This open-ended task has a multitude of entry levels. Students will apply prior knowledge to solve this problem and their understanding of concepts such as dividing a composite figure into familiar geometric representations, circumference of a circle, circumference of a semi-circle, symmetry, estimation, and metric measurement will determine their entry level and solution path of choice. Many different solution paths are possible and should not be limited to the solutions provided. Given the estimation component built into this problem, we encourage you to accept all reasonable responses. Materials made available for open-ended problem solving increases the likelihood of varied responses.

Suggested Materials:

• String or thin picture wire
• Straightedge

Solutions

Solution: Solution 1

Basic Level Responses

One approach is to divide the paper clip into vertical regions, and then to use the measurement grid to determine the length of the straight sections and estimate the length of the curved sections using a string or thin wire in conjunction with the measurement scale provided. One such division is accomplished using three vertical dividers splitting the paper clip into four distinct regions as shown.

Regions	Number of Linear Sections	Number of Curved Sections
Region A	0	1
Region B	4	0
Region C	2	1
Region D	0	1

The lengths of the linear sections were determined using the gridlines. The estimations of the lengths of the curved sections were determined using a string or thin wire in conjunction with the measurement scale provided.

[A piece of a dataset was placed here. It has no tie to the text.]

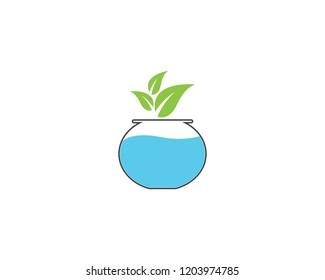 Aquascape Fish Stock Vectors Images Vector Art Shutterstock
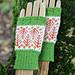 Tveir Fingerless Gloves pattern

Regions	Measurement of Linear Sections (listed from top to bottom)	Estimated Measurement of Curved Sections
Region A		2.5cm
Region B	1.8cm, 1.5cm, 1.8cm, 1.5cm
Region C	0.8cm, 0.8cm	1.6cm
Region D		2.5cm

The length of wire needed to manufacture one paper clip is now approximately: $$1.8\text{ cm} + 1.5\text{ cm} +1.8\text{ cm} + 1.5\text{ cm} + 0.8\text{ cm} + 0.8\text{ cm} + 2.5\text{ cm} + 1.6\text{ cm} + 2.5\text{ cm} = 14.8\text{ cm}$$

The length of the straight piece of wire is 10 meters. Since 1 meter is the same as 100 centimeters, 10 meters is $10\cdot 100=1000$ centimeters. Finally, we find that at $14.8\text{ cm}$ per paper clip, 1000 centimeters will produce approximately $$ \frac{1000}{14.8}\approx 67.6\text{ paper clips.} $$ Since we can only make a whole number of paper clips, we conclude that approximately 67 paper clips may be manufactured from a straight piece of wire 10 meters in length.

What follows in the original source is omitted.